China Erzhong Parent to Take Over Bonds Post Court Decision

  • Move means the notes should be paid, according to Moody's
  • Erzhong had faced speculation it may default on the notes

China National Erzhong Group Co. said its parent company plans to take over its bonds due 2017 after a local court accepted a restructuring request from one of its creditors, raising the chance investors will recover their principal.

The smelting equipment maker said Sichuan Deyang Intermediate People’s Court ruled to accept the request from First Design & Research Institute, according to a statement on Chinamoney’s website. The manufacturer’s controlling shareholder China National Machinery Industry Corp. plans to “take over” all the 1 billion yuan ($157 million) of 2017 notes to protect investors’ interests, according to a separate statement on Chinamoney’s website that didn’t elaborate.

The parent company’s move should prevent investors from suffering losses that may have been triggered by the court accepting the creditor’s request, according to Guotai Junan Securities Co. Baoding Tianwei Group Co. said last week it is filing for bankruptcy, five months after the maker of electrical transformers became the first state-owned Chinese company to default on its onshore debt.

“The endgame is the bonds will be paid,” said Ivan Chung, a senior vice president at Moody’s Investors Service in Hong Kong. “The outcome of Erzhong bond repayment is in contrast to Baoding Taiwei’s restructuring. Those are two extreme outcomes and they make it difficult for investors to assess the government’s intention to get rid of moral hazards.”

Previous Bailouts

The statement Tuesday didn’t specify how China National Machinery will “take over” the bonds.
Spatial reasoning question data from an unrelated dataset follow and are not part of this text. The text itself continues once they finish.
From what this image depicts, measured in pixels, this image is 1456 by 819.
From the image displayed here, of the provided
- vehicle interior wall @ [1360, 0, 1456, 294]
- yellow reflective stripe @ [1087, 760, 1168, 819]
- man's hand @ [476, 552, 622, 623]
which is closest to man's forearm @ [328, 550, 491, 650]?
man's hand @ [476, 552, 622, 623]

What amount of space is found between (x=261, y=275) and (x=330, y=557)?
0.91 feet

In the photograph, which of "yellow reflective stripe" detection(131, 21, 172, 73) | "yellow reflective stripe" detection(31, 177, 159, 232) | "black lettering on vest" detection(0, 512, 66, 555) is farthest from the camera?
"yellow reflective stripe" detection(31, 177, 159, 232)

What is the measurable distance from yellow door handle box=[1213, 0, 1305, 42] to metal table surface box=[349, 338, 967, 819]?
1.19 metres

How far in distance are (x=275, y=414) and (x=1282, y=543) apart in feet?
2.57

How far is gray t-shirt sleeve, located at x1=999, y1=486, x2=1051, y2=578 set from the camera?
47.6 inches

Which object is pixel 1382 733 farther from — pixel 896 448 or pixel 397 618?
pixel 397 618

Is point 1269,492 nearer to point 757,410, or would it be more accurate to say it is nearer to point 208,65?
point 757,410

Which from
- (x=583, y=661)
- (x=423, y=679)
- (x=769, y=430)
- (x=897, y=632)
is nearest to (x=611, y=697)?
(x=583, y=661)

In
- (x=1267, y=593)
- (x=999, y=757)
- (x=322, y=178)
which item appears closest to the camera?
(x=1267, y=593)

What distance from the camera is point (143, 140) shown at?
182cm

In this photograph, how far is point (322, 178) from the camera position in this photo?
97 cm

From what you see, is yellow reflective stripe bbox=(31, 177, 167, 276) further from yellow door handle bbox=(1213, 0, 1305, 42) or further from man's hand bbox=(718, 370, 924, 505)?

China National Erzhong sold the 1 billion yuan of 5.65 percent five-year securities in 2012.

Investors have been bailed out in debt crises before in China. Shanghai Chaori Solar Energy Science & Technology Co.’s investors didn’t lose a cent thanks to funds from a state-backed asset manager that stepped in several months after it became the first default in the onshore market in 2014.

China Bond Rating Co., a Beijing-based rating group, said China National Erzhong has technically defaulted on the bonds because it will miss the 56.5 million yuan of interest due Sept. 28, Beijing-based analysts Li Shulei and He Jiayi wrote in a report today.

The court also accepted a creditor’s request to restructure China Erzhong Group Deyang Heavy Industries Co., a subsidiary of China National Erzhong. China Erzhong Group Deyang has 310 million yuan of outstanding bonds due Oct. 14. China National Machinery Industry also plans to take over those bonds due next month, according to another statement on Chinamoney website.

The court move also means China Erzhong Group Deyang can’t repay the interest on those debentures, which would constitute a default, China Bond Rating said in the report.